SELECTED EXCERPT:
I was working when they contacted me the next morning to tell me she had passed away in her sleep at 9:30 am. I began shaking uncontrollably, and collapsed to the floor screaming. Even now, I can barely recall the details of that moment, just a flood of shocked and worried faces flooding into my cubicle.

The pain that I have been enduring the last 12 days is unlike any I have ever known. More than any physical pain I have ever felt and more than the loss of any other loved one I have had to say goodbye to. And it is truly physical. I have felt on-going shortness of breath since the day she passed and a pain in my chest that feels like a battleship has been dropped on top of me. I honestly believed that I was having a heart attack (and even though this pain has been never ending since the 27th, I'm still not completely convinced that's not what is happening to me). My head pounds so hard I can hear it in my ears and no amount of Tylenol or Ibuprofen has helped. My neck and back have been so tight and painful that I can't turn my head without wincing. 

But the incredible loneliness and hollow emptiness I feel is becoming crippling. I have so many people who care for me and are concerned for my well-being, but I am unable to connect with them in any meaningful way. I feel them peripherally but even in rooms full of crowds I am utterly alone, and even more alone when I am around those people who love me most. I am the first of my friends to lose their mother and while all of them feel sorrow for me, not one of them is able to empathize or begin to comprehend the overwhelming sense of loss and aimlessness I feel. My mother was my best friend, my closest confidant and my guiding light. Without her I feel no sense of purpose or reason for living. My sister even told me that while she too feels my mother's loss, she knows that I was close to her in a way that my siblings never were and that no one could be feeling more pain or anguish over her passing than I do. It takes physical effort just to get out of bed every morning. And I feel like even the involuntary act in breathing requires thought and physical exertion to inhale and exhale.

SOURCE DATA:
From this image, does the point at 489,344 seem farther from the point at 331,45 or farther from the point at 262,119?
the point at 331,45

REQUIRED WORK:
A – In the account of grief, at what time did the mother pass away?
B – Summarize the account of grief in two sentences.
C – Resume the account of grief after its last sentence.
The data has no connection to the account of grief.

EXERCISE RESPONSES:
A – She passed away in her sleep at 9:30 am.

B – The narrator collapsed at work on learning that their mother had died in her sleep, and has since suffered physical pain for 12 days, including shortness of breath, chest pain, headaches, and a stiff neck and back. Feeling crippling loneliness and unable to connect with friends who care but cannot empathize, the narrator, who saw their mother as a best friend and guiding light, now finds even getting out of bed and breathing to be an effort.

C –
I can't focus or think any more. I find myself sitting at my desk at work staring at her picture when I should be working. And when I do find momentary focus to begin working on a project at work, I can only commit to it for mere moments before I find myself staring blankly at a page or my computer screen struggling to recall what it was I was doing. I have read and re-read her obituary repeatedly in 30-60 minute blocks, asking myself, "Did I do her justice? Did I say enough about her? Does this little 16 line paragraph really sum up the greatness of her 81 years on earth?" It says nothing about the incredibly strong woman she was. About the abuse she lived through as a child and the amazing way she had recovered from it and never let it prevent her from fiercely loving her family and friends or allowing herself to be loved by others, or the life lesson she taught her children as a result. It did not speak of her resilience or determination. It said nothing about how she raised her three children as both mother and father to us after she divorced. Or how she work tirelessly to get her RN degree in a year, all while working full time and raising me when I was the last of her children at home. What it did say is that she is survived by her younger brother and three children. But I lied. Because what I am doing right now is existing. Barely hanging onto this world by my fingertips. What I am doing is barely breathing, but not surviving. I find myself listening to voice messages she had left that I forgot to delete just so I can hear her voice again. I burst into tears suddenly, frequently and without warning reminding me that she is ever present in my thoughts even when I may not be aware that I am thinking about her. I struggle to sleep through the night, but I want to do nothing but sleep on the chance that she might come to me in my dreams and say goodbye.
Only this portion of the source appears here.